State of the Nation addresses are delivered at the start of South Africa’s parliamentary year. They focus on the current political and socio-economic state, highlight progress made and signal new policy directions for national government. It is a grand red carpet event, and the public (and markets) expectantly await reports of progress and new hope.
We reviewed 25 years of the education priorities set out in the annual address since the first by President Nelson Mandela in 1994. The review revealed that there’s been success in early childhood development, infrastructure and social protection. But quality and learning outcomes remain elusive. We found that while it’s easy to report on access and inputs, it’s much more difficult to achieve educational quality and meaningful outcomes as there are many intangible factors that impede progress.
The first 10 speeches eloquently articulated the centrality of human resources and skills development to catalyse economic growth. But the country has made very little progress. A report released last year showed that there wasn’t enough alignment between the skills being taught in education and training institutions and what was needed to grow the economy.
This is where the country needs to focus its attention.

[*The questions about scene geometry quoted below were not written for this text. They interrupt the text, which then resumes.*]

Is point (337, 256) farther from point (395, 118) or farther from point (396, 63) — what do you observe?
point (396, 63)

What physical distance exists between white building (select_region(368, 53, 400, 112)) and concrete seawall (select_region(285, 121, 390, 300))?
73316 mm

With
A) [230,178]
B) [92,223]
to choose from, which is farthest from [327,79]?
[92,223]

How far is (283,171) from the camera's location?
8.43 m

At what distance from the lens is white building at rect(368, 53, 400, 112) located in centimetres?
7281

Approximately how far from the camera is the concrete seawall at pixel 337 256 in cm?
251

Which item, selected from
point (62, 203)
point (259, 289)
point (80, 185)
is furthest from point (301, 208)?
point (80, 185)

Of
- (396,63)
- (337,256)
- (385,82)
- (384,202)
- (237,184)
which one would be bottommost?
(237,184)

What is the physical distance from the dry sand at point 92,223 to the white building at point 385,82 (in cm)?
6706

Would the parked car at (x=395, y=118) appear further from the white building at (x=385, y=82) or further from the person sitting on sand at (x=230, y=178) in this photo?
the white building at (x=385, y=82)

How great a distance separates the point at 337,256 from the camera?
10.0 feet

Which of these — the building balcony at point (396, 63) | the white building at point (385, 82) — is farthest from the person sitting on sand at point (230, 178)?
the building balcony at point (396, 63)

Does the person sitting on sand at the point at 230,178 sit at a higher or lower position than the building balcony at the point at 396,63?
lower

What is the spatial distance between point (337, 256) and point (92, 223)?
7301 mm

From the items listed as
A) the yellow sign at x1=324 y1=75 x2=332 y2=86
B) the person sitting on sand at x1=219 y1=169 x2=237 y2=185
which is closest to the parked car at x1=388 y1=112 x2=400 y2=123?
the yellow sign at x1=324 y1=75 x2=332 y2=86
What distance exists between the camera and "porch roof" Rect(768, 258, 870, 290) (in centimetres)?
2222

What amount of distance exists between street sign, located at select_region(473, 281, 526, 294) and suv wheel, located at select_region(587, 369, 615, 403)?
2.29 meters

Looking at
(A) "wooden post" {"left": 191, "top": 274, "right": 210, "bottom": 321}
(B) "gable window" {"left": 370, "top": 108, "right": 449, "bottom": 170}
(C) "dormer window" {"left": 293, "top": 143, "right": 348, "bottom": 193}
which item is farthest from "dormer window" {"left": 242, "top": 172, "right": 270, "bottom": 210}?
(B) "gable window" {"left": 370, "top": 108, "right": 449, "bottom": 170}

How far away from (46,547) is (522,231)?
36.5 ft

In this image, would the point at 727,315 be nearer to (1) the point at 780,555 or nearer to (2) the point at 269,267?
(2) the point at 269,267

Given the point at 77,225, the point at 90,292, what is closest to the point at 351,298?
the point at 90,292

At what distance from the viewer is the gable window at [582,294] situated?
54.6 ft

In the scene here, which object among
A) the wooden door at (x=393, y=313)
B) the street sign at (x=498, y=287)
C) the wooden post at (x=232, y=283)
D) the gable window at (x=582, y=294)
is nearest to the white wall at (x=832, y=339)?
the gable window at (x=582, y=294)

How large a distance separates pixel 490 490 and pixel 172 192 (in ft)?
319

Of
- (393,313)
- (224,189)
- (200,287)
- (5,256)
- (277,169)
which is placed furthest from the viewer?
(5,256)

The question is: will President Cyril Ramaphosa’s latest state of the nation address, to be delivered on 20 June 2019, simply repeat the perennial issues? Or will he have the wherewithal to take the next step in tackling the more complex challenges?
One of these is the mismatch between education outcomes and what the economy needs. While we think that SONA would articulate the needs of the economy, it is important that government convinces post-school institutions to align their programmes to the needs of the economy. The second is how to improve educational quality.
Mandela’s administration (1994-1999) focused on establishing democratic institutions, enacting legislation, improving infrastructure and increasing access. His 1994 address highlighted human resource and skills development. The aim was to grow the economy and decrease unemployment. At the school level, he expressed concerns about the culture of teaching and learning.
One of the key social protection programmes, the Primary School Nutrition Programme, was introduced. Given the levels of household poverty and hunger, this had two objectives: food security and education.
If our administrations are unable to carry out such straightforward projects, then … ordinary citizens like myself will feel justified in calling for heads to roll.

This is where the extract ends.